• [Task to carry out] Restate each entry exactly, without pictures.

• [Data provided]
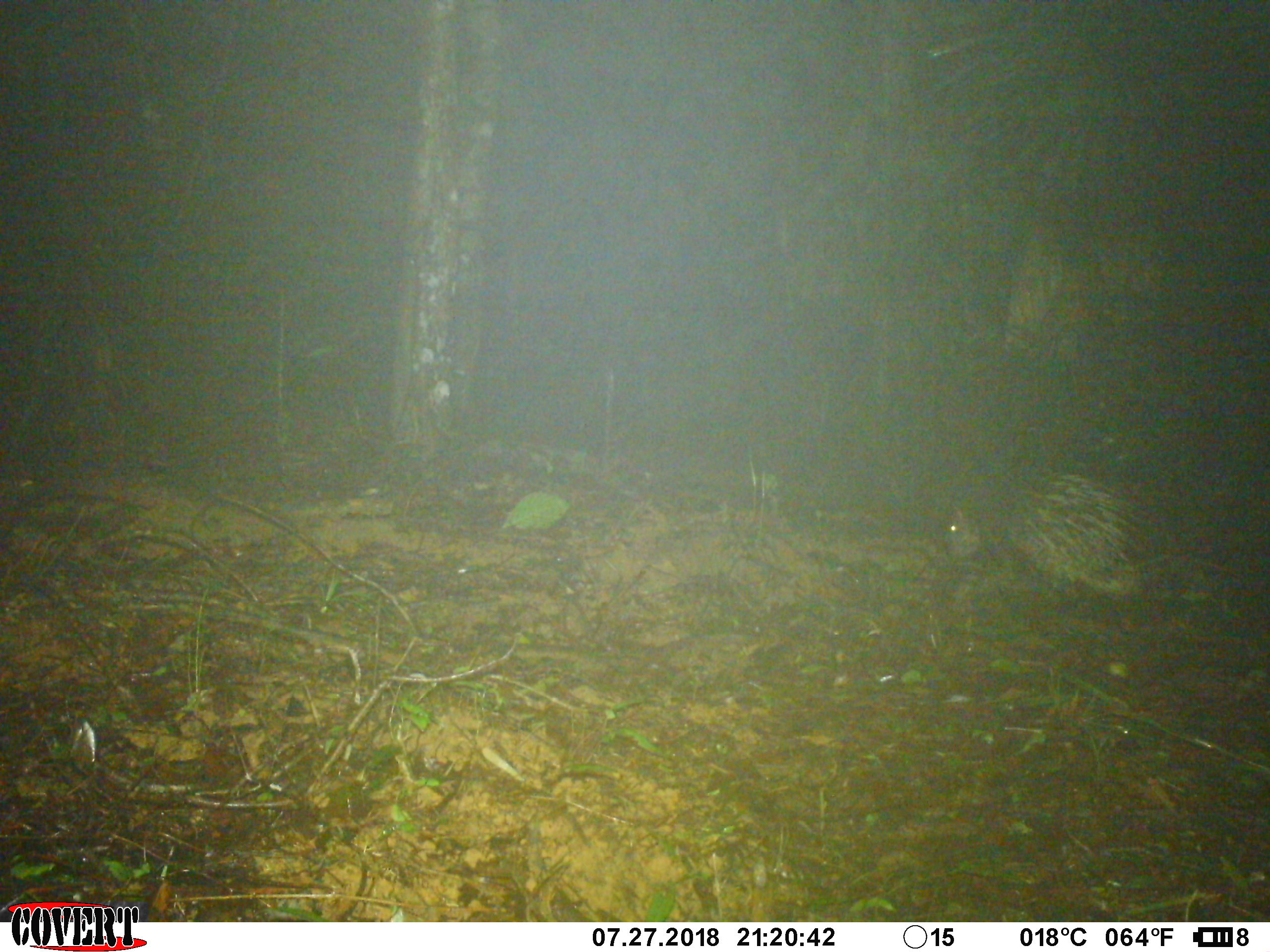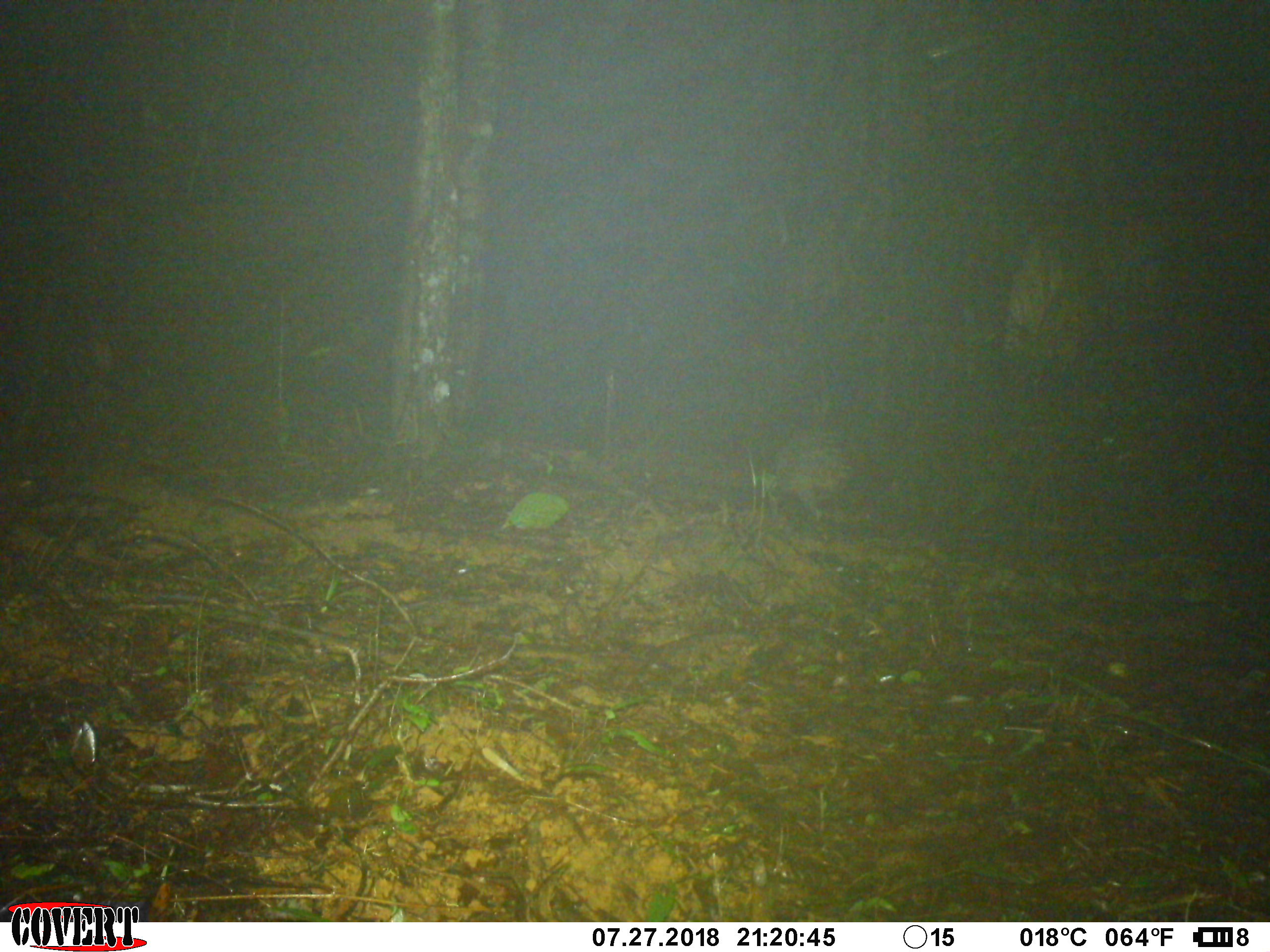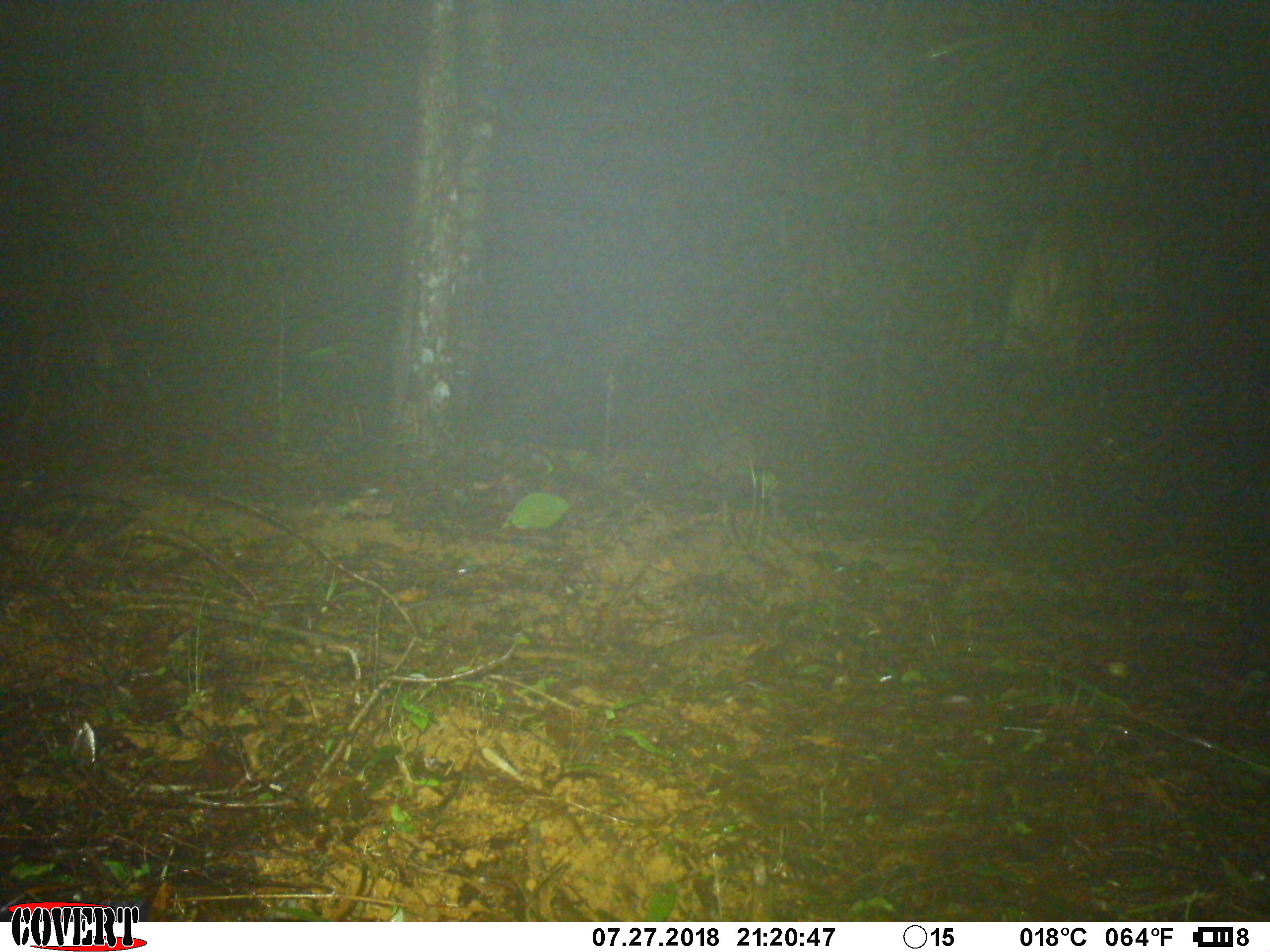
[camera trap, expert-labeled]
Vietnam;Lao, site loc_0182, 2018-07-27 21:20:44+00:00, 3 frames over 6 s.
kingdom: Animalia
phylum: Chordata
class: Mammalia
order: Rodentia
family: Hystricidae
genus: Hystrix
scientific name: Hystrix brachyura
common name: malayan porcupine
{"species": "malayan porcupine (Hystrix brachyura)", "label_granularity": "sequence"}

• [Result for this task]
[camera trap, expert-labeled]
Vietnam;Lao, site loc_0182, 2018-07-27 21:20:44+00:00, 3 frames over 6 s.
kingdom: Animalia
phylum: Chordata
class: Mammalia
order: Rodentia
family: Hystricidae
genus: Hystrix
scientific name: Hystrix brachyura
common name: malayan porcupine
{"species": "malayan porcupine (Hystrix brachyura)", "label_granularity": "sequence"}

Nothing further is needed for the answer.